Ten years ago, the world decided to opt for an instrument of justice and hope that respected the commitments made in the Paris Agreement. The Fund was born with a key idea: no country is immune from the climate crisis, but those who cause it the least are the ones who suffer it the most. Its raison d’être is to tackle the climate crisis: to turn commitments into tangible results and support the most affected communities to adapt and thrive.
The Green Climate Fund has launched its “50 by 30” proposal, which consists of mobilizing 50 billion dollars between now and 2030
A path driven by results
In a context like the current one in which the climate crisis is progressing as much as the questioning of multilateralism, Bangladesh, Paraguay and Rwanda have demonstrated that this formula works. Not as a miracle, but as a direct consequence of a collective will that supports commitments with planning, coordination and resources. It is also proof that contributing to all this is not just an act of climate justice, but an intelligent investment with multiplier effects: where there is resilience, there is development; where there is development, there is peace. Everyone wins.
Not taking responsibility means irreparable losses: lives cut short, opportunities disappearing, forests and environments destroyed. And not just for those living in the most affected regions; also for the planet as a whole, because everything is connected. What happens in the Mekong Delta, the Amazon or the Mediterranean ends up impacting, in one way or another, global stability. And its consequences are very serious: death of people, loss of ways of life, food insecurity or democratic instability.
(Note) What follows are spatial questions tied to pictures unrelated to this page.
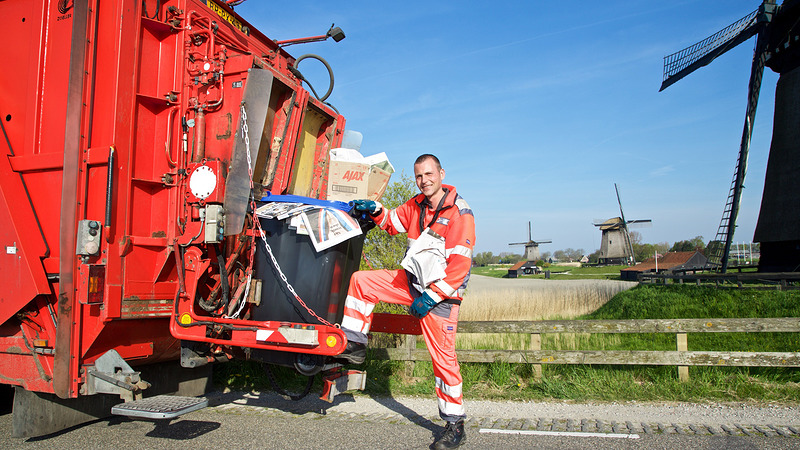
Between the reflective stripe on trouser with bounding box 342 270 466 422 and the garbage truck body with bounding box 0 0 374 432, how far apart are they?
22cm

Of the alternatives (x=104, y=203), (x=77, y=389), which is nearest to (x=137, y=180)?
(x=104, y=203)

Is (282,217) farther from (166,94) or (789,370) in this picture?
(789,370)

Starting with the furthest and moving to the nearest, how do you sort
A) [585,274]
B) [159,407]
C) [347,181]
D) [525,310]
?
1. [585,274]
2. [525,310]
3. [347,181]
4. [159,407]

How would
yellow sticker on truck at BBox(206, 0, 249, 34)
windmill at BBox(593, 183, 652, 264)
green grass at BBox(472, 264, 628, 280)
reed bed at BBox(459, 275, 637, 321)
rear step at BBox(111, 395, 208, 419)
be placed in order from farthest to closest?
windmill at BBox(593, 183, 652, 264), green grass at BBox(472, 264, 628, 280), reed bed at BBox(459, 275, 637, 321), yellow sticker on truck at BBox(206, 0, 249, 34), rear step at BBox(111, 395, 208, 419)

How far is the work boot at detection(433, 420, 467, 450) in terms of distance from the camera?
3.40 meters

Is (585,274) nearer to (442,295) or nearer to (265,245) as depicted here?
(442,295)

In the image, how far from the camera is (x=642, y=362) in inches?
201

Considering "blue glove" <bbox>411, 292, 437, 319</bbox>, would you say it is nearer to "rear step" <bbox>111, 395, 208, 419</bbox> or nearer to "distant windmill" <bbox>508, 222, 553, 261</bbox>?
"rear step" <bbox>111, 395, 208, 419</bbox>

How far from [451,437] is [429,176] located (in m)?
1.82

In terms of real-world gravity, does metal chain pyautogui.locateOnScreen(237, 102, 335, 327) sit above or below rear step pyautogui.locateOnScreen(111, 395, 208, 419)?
above

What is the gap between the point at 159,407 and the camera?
10.9 feet

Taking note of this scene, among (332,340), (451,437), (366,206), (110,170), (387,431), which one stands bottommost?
(387,431)

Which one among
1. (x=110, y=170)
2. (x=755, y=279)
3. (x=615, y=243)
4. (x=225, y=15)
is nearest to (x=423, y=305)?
(x=110, y=170)

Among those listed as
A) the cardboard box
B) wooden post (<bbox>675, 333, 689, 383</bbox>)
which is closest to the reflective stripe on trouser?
the cardboard box
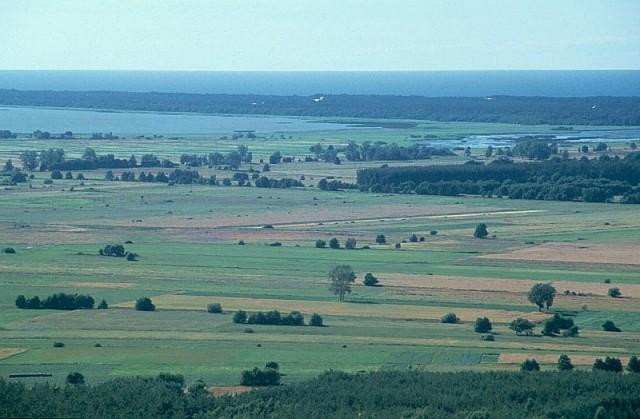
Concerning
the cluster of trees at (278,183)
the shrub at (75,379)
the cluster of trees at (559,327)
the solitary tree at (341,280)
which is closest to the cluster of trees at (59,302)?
the solitary tree at (341,280)

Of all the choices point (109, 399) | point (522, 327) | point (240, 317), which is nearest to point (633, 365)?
point (522, 327)

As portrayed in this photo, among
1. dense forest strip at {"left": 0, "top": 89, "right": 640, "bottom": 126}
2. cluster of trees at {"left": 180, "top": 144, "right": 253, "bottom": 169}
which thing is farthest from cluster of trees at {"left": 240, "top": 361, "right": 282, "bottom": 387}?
dense forest strip at {"left": 0, "top": 89, "right": 640, "bottom": 126}

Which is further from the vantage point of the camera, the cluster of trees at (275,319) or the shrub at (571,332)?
the cluster of trees at (275,319)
It is no coincidence that 19 of the 25 countries most affected by the climate crisis are also conflict scenarios. Climate change, poverty and violence form a vicious cycle that threatens peace and human rights. Today the planet is experiencing the greatest number of conflicts since the Second World War, a reality that cannot leave us indifferent. Ignoring this link would be, as well as irresponsible, a dangerous form of collective blindness.
The urgency of the possible
The scope to achieve the goals of the Paris Agreement is narrowing, but we still have time. Aware of this, the Green Climate Fund has launched its “50 for 30” proposal, which consists of mobilizing 50 billion dollars between now and 2030 to expand its impact and respond to the crisis with the scale and urgency required by a crucial moment like the one we live in. A commitment to solidarity and concrete actions that can make the difference between collapse and hope.
The future is not foreseen; it is shared, it is financed, it is built
The Brazilian city of Belém hosts the United Nations climate summit. In the heart of the Amazon, the lungs of our common home, leaders from all over the world sit in front of an uncomfortable mirror: that of time running out, that of global warming which already exceeds the 1.5 degrees established by the Paris Agreement, that of a planet writhing between floods, hurricanes and droughts. This appointment cannot be just another. It should be an opportunity to consolidate an action model that has already demonstrated its effectiveness.
Let’s recognize the obvious: there are collective formulas that work, that have succeeded in reducing tons and tons of carbon dioxide, that protect our mother Earth and save lives. This decade has shown that adaptation delivers measurable results; The next one will have to prove that the world is willing to fund them before they disappear. The window for action is narrowing, but it is still open. At this point pushing him is not an option, it is an essential duty. The future is not foreseen; it is shared, it is financed, it is built.